Hablamos del niño cantor que partiendo de un origen insultantemente humilde terminó sus días sentado en el trono del reinado musical europeo, codeándose con emperadores, duques y reyes; y hablamos también del adolescente expulsado de una patada en el trasero de la vienesa Catedral de San Esteban, que años después apellidaría los géneros clave de la música clásica europea: la sinfonía y el cuarteto.
De entre las cerca de mil obras que dejó escritas “Papa Haydn”, como gustaba de llamarle la orquesta al servicio de los Esterházy, los miembros de la Camerata Antonio Soler, invitados a inaugurar la tan necesaria temporada de conciertos de El canto de Polifemo, han seleccionado uno de los pináculos indiscutibles de la música camerística dieciochesca: Las Siete Últimas Palabras de Cristo en la Cruz.
Originalmente concebida como una obra para la orquesta arquetípica haydiniana, este encargo gaditano vio la luz en 1786, para luego volver a iluminarse un año más tarde en formato de cuarteto de cuerda (cortesía de la legendaria editorial Artaria). Se trata de una obra absolutamente inusual, en la que la friolera de siete llamadas “sonatas”, todas en tempo lento, se enmarcan al abrigo de un preludio profundamente trágico y un tremendo presto final, al que el autor titula “El terremoto”.
Con todos estos precedentes tan suculentos, no es de extrañar que la sesión a la que asistimos el pasado sábado tuviera un cariz tan asombroso. Los solerianos hicieron una gran lectura de una obra espantosamente compleja (pese a su clarividente composición), en un ambiente tan mágico como resulta la iglesia conventual de las Góngoras, y aprovechando las posibilidades para regalar una semiescenificación deliciosa. Daniel Quirós, quién encarnó desde el púlpito a un narrador apasionado y al mismo tiempo comedido, glosó sobre La muerte de Jesús de Karl Wilhelm Ramler, las intercalaciones pertinentes que hace más de doscientos años corresponderían a José Sáenz de Santa María, verdadero promotor de este milagro musical. Junto a su lectura, un Haydn que asusta y eleva a partes iguales. Uno no puede para de pensar como un ente de semejante genio pudo trabajar en aquellas condiciones con las inquebrantables limitaciones que se le ofrecían, más aún teniendo en cuenta la temática tan evocadora que se le propuso. No es de extrañar que años después el propio Haydn saldara una cuenta pendiente transformando semejante aparato musical en todo un oratorio como sólo podía hacer la mano de La Creación y Las Estaciones.

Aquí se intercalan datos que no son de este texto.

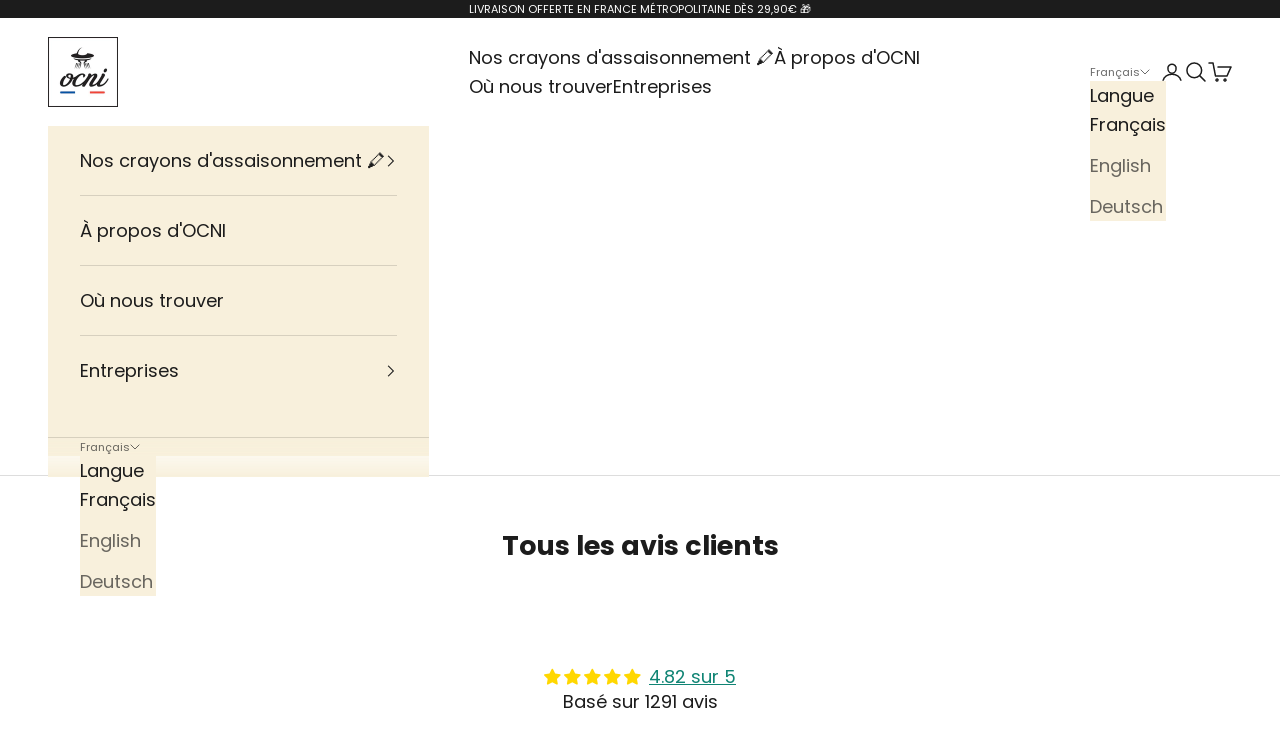

--- FILE ---
content_type: application/javascript
request_url: https://plugins.ethikdo.co/shopify/ocni/app.js
body_size: 2027
content:
console.debug("le module éthi'Kdo est correctement installé")

function setupEthikdo() {

	if (document.body && typeof ethikdo == 'undefined' && window == window.parent) {

		function ethikdo_debug(message) { console.debug(`[ethikdo] ${message}`) }

		ethikdo_debug("Launching script")

		window.ethikdo = {

			html: `
				<div id="ethikdo-button" class="btn ttmodalbtn" onclick="ethikdo.display_modal()">
					UTILISER UNE CARTE&nbsp;<img class="ethikdo-logo" loading="eager" height="11" width="55" src="https://www.ethikdo.co/static/media/logo-text.png">&nbsp;/&nbsp;<img class="ethikpay-logo" loading="eager" height="11" width="55" src="https://www.ethikdo.co/static/media/logo-ethikpay-text-resized.png">
				</div>
				<link rel="stylesheet" href="https://plugins.ethikdo.co/shopify/ocni/styles.css">
			`,

			setupButtonInterval: null,
			setupButton: function(){
				if (document.getElementById('ethikdo-button')) {
					ethikdo_debug("ethikdo button is now present !")
					clearInterval(ethikdo.setupButtonInterval)
					ethikdo.watchButtonInterval = setInterval(ethikdo.watchButton, 1000)
				} else {
					ethikdo_debug("button is not yet present")
					var container = document.querySelector('.styles_Footer__checkoutButton__')
					if (container) {
						ethikdo_debug("container is present, appending html should work, adding it now")
						container.insertAdjacentHTML('afterend', ethikdo.html)
					} 
					else {
						ethikdo_debug("container is not yet present, retrying soon")
					}
				}
			}, 

			display_modal: function() {
				var iframe_url = 'https://www.ethikdo.co/integrations/shopify/ocni/lookup/'
				var iframe_html = `
					<div id="ethikdo-iframe-container">
						<button id="ethikdo-iframe-close" onclick="ethikdo.remove_modal()">🗙 Fermer</button>
						<iframe src="${iframe_url}"><em>Chargement...</em></iframe>
					</div>
				`
				document.body.insertAdjacentHTML("beforeend", iframe_html);
			},

			remove_modal: function() {
				document.getElementById('ethikdo-iframe-container').remove()
			},

		}

		ethikdo.setupButtonInterval = setInterval(ethikdo.setupButton, 2000)

	} else {
		setTimeout(setupEthikdo, 500)
	}

}

setupEthikdo()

En el fondo uno no puede evitar imbuirse, por muy laico que se pretenda ser, del grandioso relato que esta música acompaña. En una dimensión aún más profunda, todavía se puede escuchar la vela del templo rasgándose, la tierra temblando y quebrándose al oscurecer, las gotas del vinagre que pretenden aplacar la sed o el latín de las palabras que Haydn suscribe debajo del primer violín en cada una de las sonatas. Una obra redonda en una recreación certera y penetrante, digna del mejor de los comienzos con vistas a un prometedor futuro.